The end of the article did make me chuckle, as after his great story of
'disconnect' he ends the article with 'you should follow me on twitter'.

------
rcush
I have read several posts about ditching smartphones in recent months, and the
writer invariably states that they were not addicted. However, if their
behaviour pattern cannot be changed while still owning a smartphone, then they
are addicted. It's a question of will power, and it seems many people don't
have it.

I went through a stage of dependency on my iPhone, always filling in small
gaps in my day with games, Twitter, email or Facebook. I realised I was
spending too much time on it, and so for the past couple of years I've
significantly restricted my time with the phone. Certainly it is _never_ used
in company. In my opinion, I've found a happy balance.
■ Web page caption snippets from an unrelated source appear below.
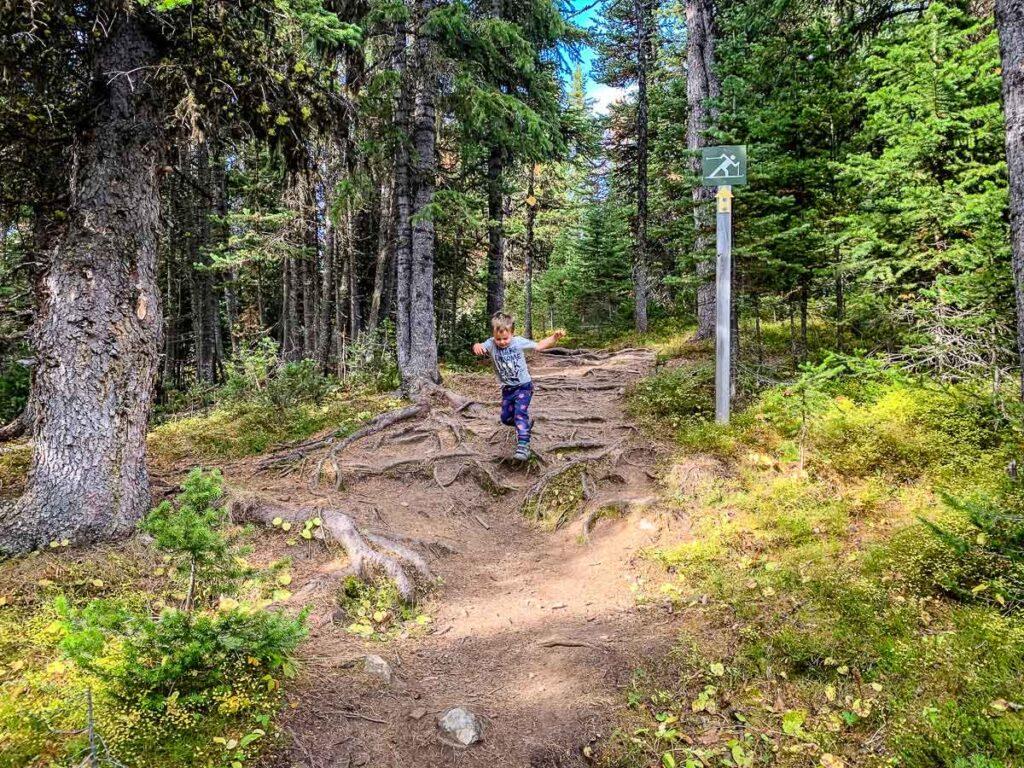 Boy jumping over roots on Kananaskis hike - Rummel Lake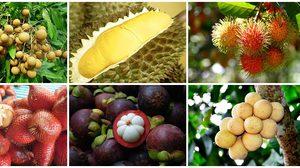 21 สวนผลไม้ ภาคตะวันออก อร่อยทุกไร่ ชิมไปทุกสวน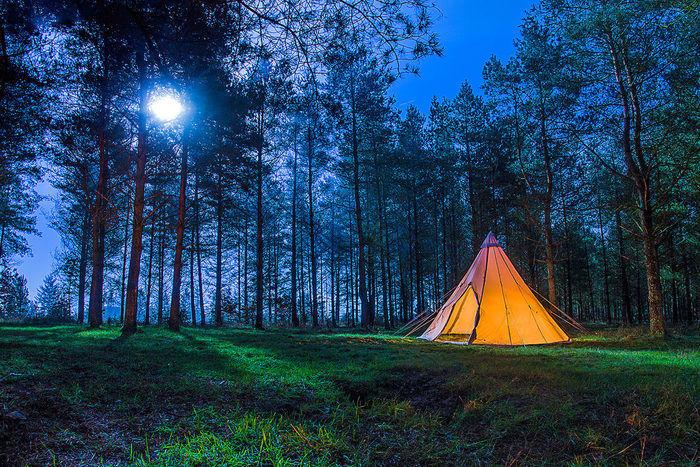 森の中で明かりを灯すノルディスクのテント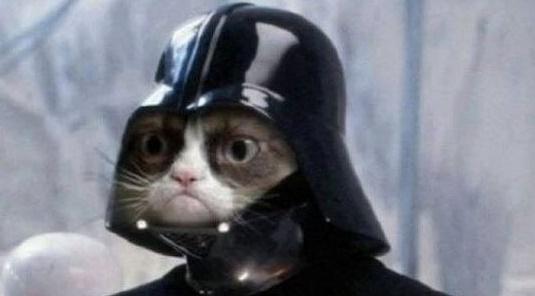 Kočky bojují proti teroristům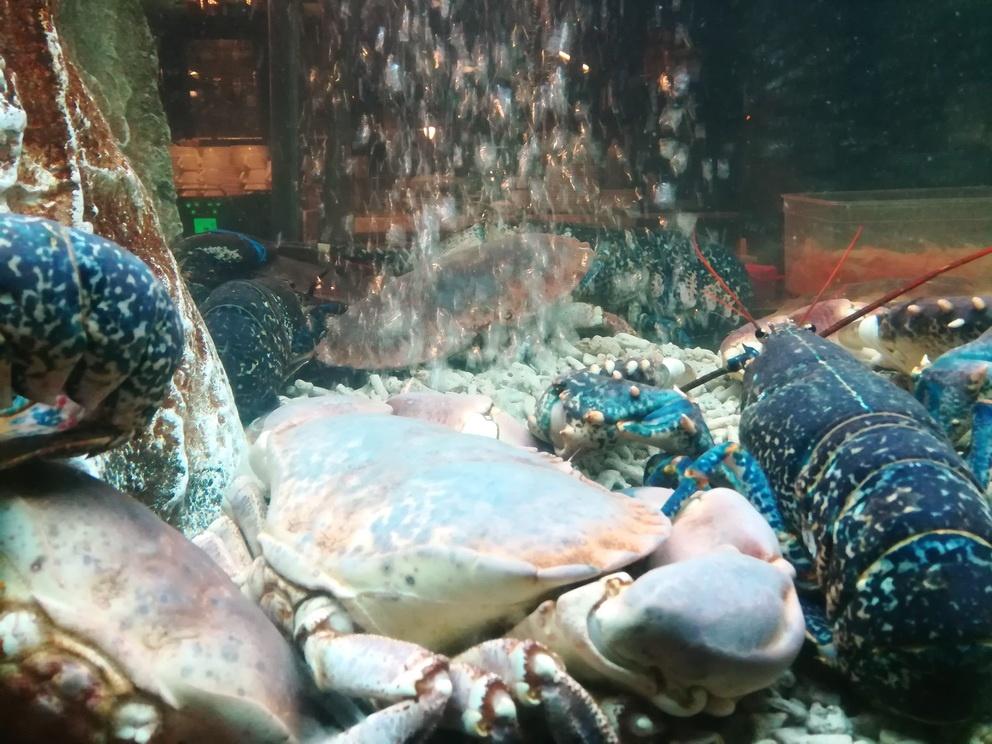 Time Out Market Lisbon - The Freshest of Shellfish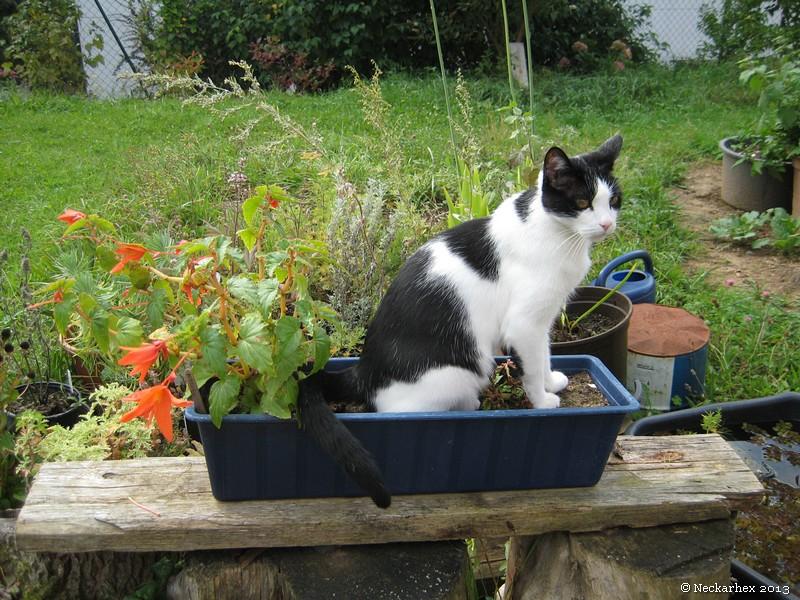 Kater Pitou sitzt im Blumenkasten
I still get all the
myriad pros that a smartphone offers, but don't reach for it every time I'm
not busy.

------
georgemcbay
There is an in-between solution here:

Buy a cheap Android phone.

For example the HTC One V regularly sells for $150 (with no contract) and has
had a few sales days over the past few months where it was selling for only
$50. A $50-150 phone gives you that same "I don't really have to worry about
my phone" situation while still allowing you to have the smartphone experience
-- web, email, apps, GPS with turn-by-turn directions using the excellent
Google Navigation, etc.

I owned an iPhone 3G then went to a Motorola Droid (the original one) and then
realized that while I could afford "expensive" phones and data plans, I was
mostly throwing money away so I switched to cheap Android phones on no-
contract plans (Virgin Mobile in my case though T-Mobile also has some nice
options).

------
pgsandstrom
People seem to always enjoy experimenting with the way they live. I don't
think the lack of a smart phone that created a good experience, I think it is
trying out a new pace.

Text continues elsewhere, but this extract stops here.